Quando nos referimos à formação em valores geralmente surgem


questões sobre quais valores devem ser compartilhados na escola. Tomando
como referência a Declaração Universal dos Direitos Humanos, acredito que as
temáticas citadas, podem ser problematizadas a partir dos 30 artigos deste
documento. Parto do pressuposto de que este é um documento
potencialmente favorável para guiar a construção de valores desejáveis
universalmente.

Na prática pedagógica este trabalho inicia-se quando sensibilizamos o


olhar dos nossos alunos para o entorno da escola, buscando a identificação de
situações flagrantes de desrespeito aos princípios dos direitos humanos. A
situação identificada, passa, então a ser problematizada: o que acontece ?, por
que acontece?, quais as possíveis ações para o enfrentamento deste
problema?

Questionarmo-nos sobre uma determinada situação é um


posicionamento ético frente à vida. Estamos nos referindo á formação em
valores, á formação de um cidadão comprometido com valores democráticos,
que não naturaliza o desrespeito aos direitos ou se omite diante dele.
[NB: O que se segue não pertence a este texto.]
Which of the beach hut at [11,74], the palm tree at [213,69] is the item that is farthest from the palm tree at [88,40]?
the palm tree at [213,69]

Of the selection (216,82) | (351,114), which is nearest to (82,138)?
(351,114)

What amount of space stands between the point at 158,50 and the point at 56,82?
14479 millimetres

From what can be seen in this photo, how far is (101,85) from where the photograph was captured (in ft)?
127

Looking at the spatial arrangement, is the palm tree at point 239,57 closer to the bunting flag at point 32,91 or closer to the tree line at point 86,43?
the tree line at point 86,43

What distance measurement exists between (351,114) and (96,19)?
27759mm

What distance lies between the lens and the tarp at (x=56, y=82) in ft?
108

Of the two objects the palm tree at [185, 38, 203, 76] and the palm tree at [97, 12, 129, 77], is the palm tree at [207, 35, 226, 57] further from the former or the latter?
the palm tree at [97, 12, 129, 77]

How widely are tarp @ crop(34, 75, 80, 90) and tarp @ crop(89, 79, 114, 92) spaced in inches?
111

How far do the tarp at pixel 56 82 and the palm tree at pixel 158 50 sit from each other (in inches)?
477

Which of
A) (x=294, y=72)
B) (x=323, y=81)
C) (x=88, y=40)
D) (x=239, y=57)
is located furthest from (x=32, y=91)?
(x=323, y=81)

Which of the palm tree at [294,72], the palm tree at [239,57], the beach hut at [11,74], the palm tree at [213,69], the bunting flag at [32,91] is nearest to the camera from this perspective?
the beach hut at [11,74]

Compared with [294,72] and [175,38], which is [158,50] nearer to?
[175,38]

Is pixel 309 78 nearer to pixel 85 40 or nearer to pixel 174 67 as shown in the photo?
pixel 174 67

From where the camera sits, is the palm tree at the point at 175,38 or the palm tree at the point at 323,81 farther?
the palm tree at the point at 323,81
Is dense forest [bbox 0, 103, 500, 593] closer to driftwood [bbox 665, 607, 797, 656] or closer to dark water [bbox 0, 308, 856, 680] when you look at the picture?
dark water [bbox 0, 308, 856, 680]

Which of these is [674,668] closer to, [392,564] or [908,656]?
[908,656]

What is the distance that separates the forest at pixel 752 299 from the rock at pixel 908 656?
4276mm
Retomo o conceito de transversalidade para defender a incorporação


deste “entorno” da escola ao seu conteúdo. Este conceito pressupõe abertura e
flexibilidade, ou seja, não trabalhamos apenas com temas delimitados pelos
Parâmetros Curriculares Nacionais, precisamos estar sensíveis e sermos
capazes de incorporar aos currículos escolares temas relevantes em um
determinado contexto, para uma determinada comunidade.

Outra pergunta com a qual venho me deparando nestes anos de


trabalho junto às escolas, refere-se à metodologia. Como fazer?

Tenho proposto a pedagogia de projetos, na qual o tema dos mesmos


nasce da observação do entorno e da sua problematização ética e democrática
a partir da Declaração Universal de Direitos Humanos, por exemplo.

A partir dos temas, vinculados à realidade daquela comunidade,


desenvolvemos os conteúdos das disciplinas escolares. A adoção deste novo
paradigma em educação permite que os alunos e alunas construam seu
conhecimento a partir da significação dos mesmos, ou seja, os conteúdos
escolares são apreendidos tendo como referente uma situação real e
significativa para aquele discente. Os conhecimentos da escola passam a ser
instrumentos para compreensão e intervenção social. A escola, sob esta
perspectiva estará formando cidadãos e cidadãs para a vida, para a sociedade
e não apenas preparando alunos e alunas para o vestibular.